Bráhman’s Salt and Thirst


–A Salt Mountain–

Why should we seek to become the bráhman, since the Veda states that we already are?

The revealed words, which later, after many centuries of oral tradition, became Scripture, seem to carry within them profound contradictions.

For example, the Veda affirms that, in brâhman, being and thinking are one, absolutely one.

How can there be then, on the one hand, very real and well hidden, the bráhman, absolutely one, being and thought, and on the other hand, in the world, men, who are also thinking, conscious beings, and who think of themselves as individual, finite, separate beings?

Let’s be logical.

Either men are not really bráhman or they arei.

If men are not really bráhman, then what are they, since everything is in bráhman, and everything is bráhman? Are they only an illusion, or even just nothing, a mere nothingness?

If they really are bráhman, then why do they think of themselves as individuals and as separate from it/her? Or even, why do they think of themselves as the only existing and thinking ones, the bráhman her- or itself being in their eyes only an illusion…

Shouldn’t their thought and being be ‘naturally’ united with the thought and being of the bráhman because it/she is absolutely one?

If being and thinking are part of the essence of the bráhman, how is it that thinking beings, conscious beings, can so easily doubt that they are already, in some way, bráhman?

For it is a common observation. The individual soul (jīva) feels a thousand miles away from being bráhman because she is overwhelmed by her obvious narrowness, by her limits. She is suffocated by the consciousness of the determinations (upādhi) that she undergoes, by her incarnation in a body.

If one adopts the path, particularly developed by Śaṅkaraii, of the identity of the self (of man) and of the Self (of bráhman), then one must conclude that these limits, these narrownesses, these determinations are only illusion, they are only « names and forms projected in it by nescience » (avidyāpratyupasthāpita nāma-rūpa).

Nescience is what best defines the human condition. Man, who is supposed to be bráhman, does not even suspect it, and his conscience is in full confusion. All planes (reality, illusion, names, forms) are superimposed. This superposition (adhyāsa) seems innate, natural, consubstantial.

Where does this metaphysical illusion, this confusion come from?

Could it have been deposited in man from the very beginning, by the Creator?

But then, why this deliberate deception, and to what end?

Another hypothesis: if the Creator is not at the origin of this illusion, this confusion, this ignorance, would they come from an even deeper source?
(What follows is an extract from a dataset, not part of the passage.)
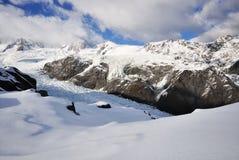 Ледник Новая Зеландия Fox Стоковое Фото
If the Creator is not responsible for them, it is because they are already there, came before Him, and are immanent, and present not only in creation, but also in Him.

What? How could bráhman be in such ignorance, such confusion, even partial? Isn’t It/He/She supposed to be omnipotent, omniscient?

It is however a path of reflection that must necessarily be considered if we want to exempt bráhman from having deliberately created confusion and ignorance in its/her/his Creation…

You have to face the alternative.

« Indeed, either the bráhman would be ‘affected’ by nescience, in the sense that the individual living being is affected, and it/she would then become a kind of super-jīva, the Great Ignorant, the Great Suffering and the Great Transmigrant. Or it/she would not be fooled by its/her own māyā, which it/she would use above all as an instrument to create, abuse and torment souls, which would then be like toys or puppets in its/her hands. »iii

This alternative led, from the 10th century onwards, to the creation of two schools of thought, the « school of Bhāmati » and the « school of Vivaraṇa ». Both are in the tradition of Śaṅkara and advocate respectively the idea that nescience is « rooted in the living individual » (jīvāśritā), or that the notion of nescience is « rooted in bráhman » (brahmāśritā).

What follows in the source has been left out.